Texte extrait:
---+---

Ton rhume s’est-il enfin passé ? Comment vas-tu, les enfants et Hélène ? Je suis toujours en bonne santé et pesais cet après-midi 61 kg (11).
Mes meilleures caresses pour toi et les enfants.


                                                   Paul



Notes (François Beautier, Anne-Lise Volmer)
1) - "Résident général au Maroc" : Hubert Lyautey.
2) - "Soleil d'Austerlitz" : soleil radieux (mais celui d'Austerlitz était d'un 2 décembre en Europe centrale et non d'un 19 mai au Maroc). Paul, ce faisant, emploie une expression éminemment française. 
3) - "70 ans" : en fait 62 ans (d'où la "verdeur").
4) - "Abd el Malek" : Abdelmalek, qui a lancé la rébellion générale contre le protectorat, a suscité beaucoup d'actes de bravoure parmi les soldats de l'armée française.

---+---

Données affichées:
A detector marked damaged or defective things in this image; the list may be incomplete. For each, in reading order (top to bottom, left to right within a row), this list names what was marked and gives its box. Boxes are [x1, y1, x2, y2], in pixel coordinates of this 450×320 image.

---+---

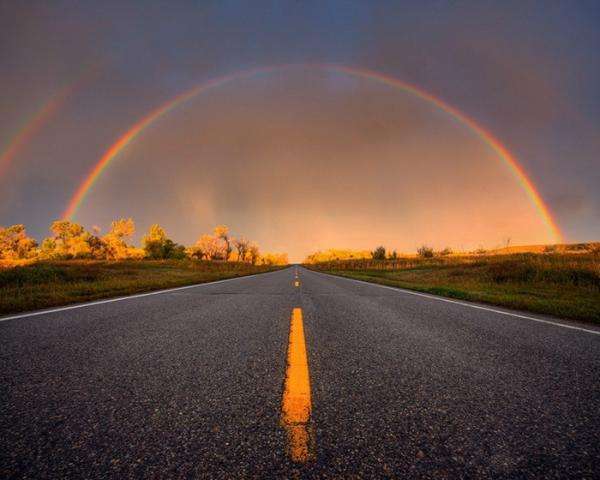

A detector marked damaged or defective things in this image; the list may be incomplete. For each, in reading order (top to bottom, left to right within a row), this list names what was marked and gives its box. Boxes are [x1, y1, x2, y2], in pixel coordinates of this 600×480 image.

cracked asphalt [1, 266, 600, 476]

---+---

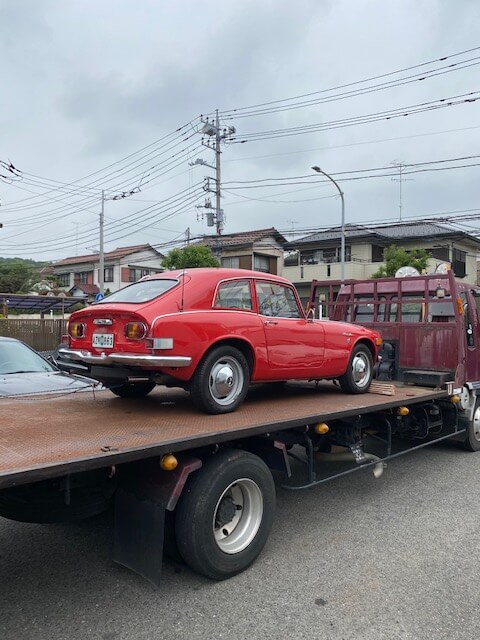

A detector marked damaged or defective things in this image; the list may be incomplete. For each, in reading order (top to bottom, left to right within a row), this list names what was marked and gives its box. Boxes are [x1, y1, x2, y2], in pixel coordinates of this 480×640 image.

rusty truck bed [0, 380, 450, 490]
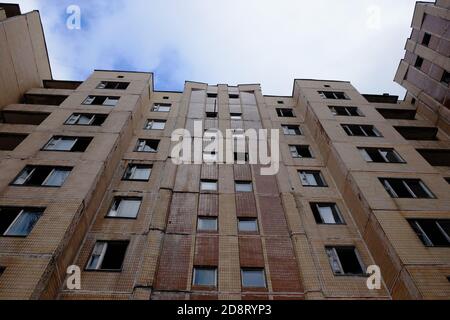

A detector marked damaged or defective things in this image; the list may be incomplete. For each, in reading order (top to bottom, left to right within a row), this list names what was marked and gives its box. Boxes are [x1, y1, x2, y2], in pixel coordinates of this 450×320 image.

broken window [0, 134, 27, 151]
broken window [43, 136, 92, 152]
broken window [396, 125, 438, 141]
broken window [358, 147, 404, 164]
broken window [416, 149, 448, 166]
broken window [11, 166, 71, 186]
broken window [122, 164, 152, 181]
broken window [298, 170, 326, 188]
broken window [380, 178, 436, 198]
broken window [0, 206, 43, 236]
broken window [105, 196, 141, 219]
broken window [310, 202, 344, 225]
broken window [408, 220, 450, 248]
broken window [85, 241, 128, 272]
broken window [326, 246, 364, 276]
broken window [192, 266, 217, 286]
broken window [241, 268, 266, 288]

---+---

Exercice A: Résumez l'extrait de lettre ci-dessus en deux phrases.
Exercice B: Indiquez si chacune des affirmations suivantes concorde avec l'extrait de lettre, en répondant par oui ou non et en citant les mots décisifs du texte : (i) Paul pesait 61 kg l'après-midi où il écrit ; (ii) le soleil d'Austerlitz était celui d'un 19 mai au Maroc ; (iii) Abdelmalek a lancé la rébellion générale contre le protectorat.
Exercice C: Poursuivez l'extrait de lettre à la suite de sa dernière phrase, celle de la note sur Abdelmalek.

Réponse rédigée A: Paul demande si le rhume de son destinataire est passé et comment vont les enfants et Hélène, se dit toujours en bonne santé avec 61 kg et envoie ses meilleures caresses. Les notes indiquent que le résident général au Maroc est Hubert Lyautey, que « soleil d'Austerlitz » désigne un soleil radieux, que les « 70 ans » sont en fait 62 ans et qu'Abdelmalek a lancé la rébellion générale contre le protectorat.

Réponse rédigée B:
(i) Oui : « pesais cet après-midi 61 kg ».
(ii) Non : « celui d'Austerlitz était d'un 2 décembre en Europe centrale et non d'un 19 mai au Maroc ».
(iii) Oui : « Abdelmalek, qui a lancé la rébellion générale contre le protectorat ».

Réponse rédigée C:
5) - "2 sous" : la solde journalière était jusqu'alors de 25 centimes de francs. L'augmentation de 10 centimes est donc substantielle (et équitable puisqu'elle était en vigueur en métropole depuis un an). Cependant d'après les prix des denrées que Paul annonçait en février, il lui faudrait encore plus de 3 jours de solde pour s'acheter un... camembert.
6) - "7ème note américaine" : celle du 18 avril 1916, qui condamnait fermement la politique de guerre sous-marine à outrance de l'Allemagne.
7) - "que les précédentes" : allusion à la "Promesse du Sussex" du 4 mai 1916 (voir la lettre de Paul du 9 mai 1916) par laquelle l'Allemagne garantit notamment aux USA qu'elle ne coulera plus ses navires. Le problème du commerce maritime américain est qu'il bute sur le blocus maritime anglo-français (de fait essentiellement britannique) qui l'empêche de commercer directement avec l'Allemagne, tant pour lui vendre que pour lui acheter des marchandises. Le Président Wilson cherche avant tout à restituer la liberté du commerce maritime des USA (et plus généralement des pays neutres).
8) - "le Chancelier" : Theobald von Bethmann Hollweg.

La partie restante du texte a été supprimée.